Reuters reported on Wednesday that the Bank of Japan over the past week has intentionally shifted messaging to highlight the inflationary risks of a persistently weak JPY, suggesting that a December rate hike remains a live option. This follows a meeting between Prime Minister Sanae Takaichi and BoJ Governor Kazuo Ueda last week, which appeared to remove political objections to rate hikes from the new administration.
Moreover, data released on Wednesday showed that Japan's Services Producer Price Index, which tracks the price companies charge each other for services, rose 2.7% in October from a year earlier. This suggests that Japan was on the cusp of durably meeting its 2% inflation target and backs the case for a further BoJ policy tightening. This, in turn, assists the JPY to regain some positive traction following the overnight slide.
Japan's cabinet approved a ¥21.3 trillion economic stimulus plan last Friday, marking the first significant policy initiative under PM Sanae Takaichi. This also represents the largest stimulus since the COVID pandemic, which fueled anxiety about the supply of new government debt and had been a key factor behind the recent steepening of Japan's yield curve. This, along with the risk-on mood, warrants caution for the JPY bulls.
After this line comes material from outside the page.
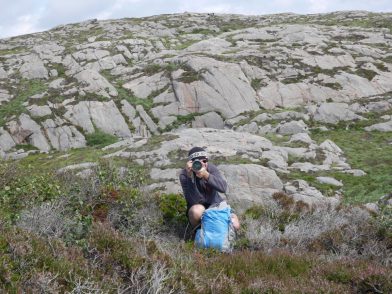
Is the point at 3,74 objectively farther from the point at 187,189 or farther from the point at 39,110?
the point at 187,189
The US Dollar, on the other hand, drops to an over one-week low during the Asian session on Thursday amid the growing acceptance that the Federal Reserve (Fed) will lower borrowing costs again in December. Even a mixed set of US economic indicators released this week did little to alter the outlook, which continues to undermine the Greenback and contributes to the USD/JPY pair's intraday downfall to the 155.70 region.
The prospects for lower US interest rates, along with hopes for a peace deal between Russia and Ukraine, remain supportive of the upbeat market mood. This keeps a lid on any further appreciation for the safe-haven JPY and helps limit the downside for the USD/JPY. Traders also seem reluctant to place aggressive directional bets and opt to wait on the sidelines amid thin trading volumes on the back of a holiday in the US.

The overnight move up faced rejection near the 100-hour Simple Moving Average (SMA), which is currently pegged near the 156.70 region and should act as a key pivotal point for the USD/JPY pair. A sustained strength beyond should allow spot prices to reclaim the 157.00 mark and climb further toward the 157.45-157.50 intermediate hurdle en route to the 158.00 neighborhood, or the highest level since mid-January, touched last week.
On the flip side, weakness below the overnight swing low, around the 155.65 region, should pave the way for deeper losses and drag the USD/JPY pair to the 155.00 psychological mark. A convincing break below the latter will be seen as a fresh trigger for bearish traders and set the stage for an extension of a one-week-old downtrend from the vicinity of the 158.00 round figure.